L’empereur Nicolas eut à subir le sort des gouvernemens grisés par de longs succès. Il ne s’était pas aperçu qu’il avait froissé, fatigué tout le monde par ses prétentions et ses ingérences ; il ne s’était pas douté des blessures qu’il avait faites, des rancunes qu’il avait provoquées. « La violence n’a qu’un cours borné, au lieu que la vérité subsiste éternellement, » a dit Pascal, sage précepte que devraient méditer ceux qui croient fonder leur domination sur la force.

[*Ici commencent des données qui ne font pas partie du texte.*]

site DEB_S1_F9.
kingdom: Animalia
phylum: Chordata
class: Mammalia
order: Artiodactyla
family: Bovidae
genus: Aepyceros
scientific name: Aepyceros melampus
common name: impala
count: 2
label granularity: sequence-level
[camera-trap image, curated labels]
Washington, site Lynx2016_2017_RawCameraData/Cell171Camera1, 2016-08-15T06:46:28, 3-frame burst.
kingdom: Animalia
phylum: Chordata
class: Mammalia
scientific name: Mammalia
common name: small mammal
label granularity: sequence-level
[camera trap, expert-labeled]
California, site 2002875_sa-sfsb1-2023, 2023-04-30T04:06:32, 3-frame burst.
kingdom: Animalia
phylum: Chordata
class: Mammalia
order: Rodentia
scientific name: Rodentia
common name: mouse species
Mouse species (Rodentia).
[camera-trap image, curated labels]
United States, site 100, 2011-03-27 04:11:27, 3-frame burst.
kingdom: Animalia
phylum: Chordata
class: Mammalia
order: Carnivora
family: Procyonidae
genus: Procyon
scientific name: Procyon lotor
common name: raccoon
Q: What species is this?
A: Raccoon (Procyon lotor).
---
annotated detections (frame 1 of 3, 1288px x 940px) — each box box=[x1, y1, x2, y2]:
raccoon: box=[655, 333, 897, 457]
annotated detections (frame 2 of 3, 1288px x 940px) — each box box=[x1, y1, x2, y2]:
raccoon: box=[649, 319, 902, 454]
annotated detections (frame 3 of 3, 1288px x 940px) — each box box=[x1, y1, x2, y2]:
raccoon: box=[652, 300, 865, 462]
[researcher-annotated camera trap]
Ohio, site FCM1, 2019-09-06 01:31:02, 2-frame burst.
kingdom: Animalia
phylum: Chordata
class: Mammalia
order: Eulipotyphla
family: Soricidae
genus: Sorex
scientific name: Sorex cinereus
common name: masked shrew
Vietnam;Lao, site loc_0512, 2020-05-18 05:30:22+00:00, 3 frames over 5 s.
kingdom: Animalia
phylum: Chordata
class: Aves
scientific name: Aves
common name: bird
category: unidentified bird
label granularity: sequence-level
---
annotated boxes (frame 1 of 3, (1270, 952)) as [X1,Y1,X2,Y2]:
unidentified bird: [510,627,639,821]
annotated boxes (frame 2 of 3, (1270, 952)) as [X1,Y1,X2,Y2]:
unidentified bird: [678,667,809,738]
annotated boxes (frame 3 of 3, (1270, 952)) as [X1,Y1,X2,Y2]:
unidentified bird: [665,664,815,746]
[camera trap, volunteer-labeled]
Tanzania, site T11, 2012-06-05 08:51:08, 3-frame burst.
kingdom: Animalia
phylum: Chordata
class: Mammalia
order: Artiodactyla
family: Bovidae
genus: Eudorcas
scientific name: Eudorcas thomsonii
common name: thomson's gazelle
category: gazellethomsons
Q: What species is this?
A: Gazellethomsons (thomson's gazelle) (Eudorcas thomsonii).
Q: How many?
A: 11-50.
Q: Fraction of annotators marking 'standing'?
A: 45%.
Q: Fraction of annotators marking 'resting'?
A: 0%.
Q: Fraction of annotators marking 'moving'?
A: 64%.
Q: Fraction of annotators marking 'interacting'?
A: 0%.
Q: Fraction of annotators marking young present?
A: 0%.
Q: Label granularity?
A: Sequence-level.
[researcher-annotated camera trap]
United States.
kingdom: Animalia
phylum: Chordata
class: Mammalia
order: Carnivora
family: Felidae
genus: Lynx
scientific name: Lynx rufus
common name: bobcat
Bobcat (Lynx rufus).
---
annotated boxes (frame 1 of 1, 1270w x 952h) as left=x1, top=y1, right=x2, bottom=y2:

Le tsar devait perdre, en cédant à d’orgueilleuses inspirations et à de faux calculs, la prépondérance que vingt-cinq années d’habileté et de bonheur continu lui avaient assurée. Il avait cru, en face des appréhensions que l’avènement du second empire soulevait en Allemagne et en Angleterre, que l’Europe entière était avec lui et qu’elle lui permettrait de réaliser ses desseins en Orient. Il n’avait pas mis en doute l’appui de l’Autriche et de la Prusse, depuis quarante ans les alliés et l’avant-garde de sa politique ; dans ses étranges entretiens avec sir George Hamilton Seymour.il n’avait rien négligé pour diviser le gouvernement français et le gouvernement anglais, et tout l’échafaudage de ses savantes combinaisons s’était brusquement écroulé. L’Angleterre et la France s’alliaient contre’ toute attente, et l’Autriche et la Prusse se retournaient contre lui pour appuyer par leur diplomatie, sinon par leurs armes, ceux qui le combattaient dans la Mer-Noire et dans la Baltique. Il n’avait pas compris que Napoléon III, auquel il avait refusé à son avènement le titre de frère, en inaugurant un gouvernement autoritaire, pourrait à son gré disposer des inépuisables ressources de son pays et jouer sur le terrain diplomatique un rôle prépondérant. C’est contre la Russie que la fortune de la France s’était brisée en 1813, c’est contre la France, en Crimée, qu’allait se briser la fortune de la Russie.


G. ROTHAN.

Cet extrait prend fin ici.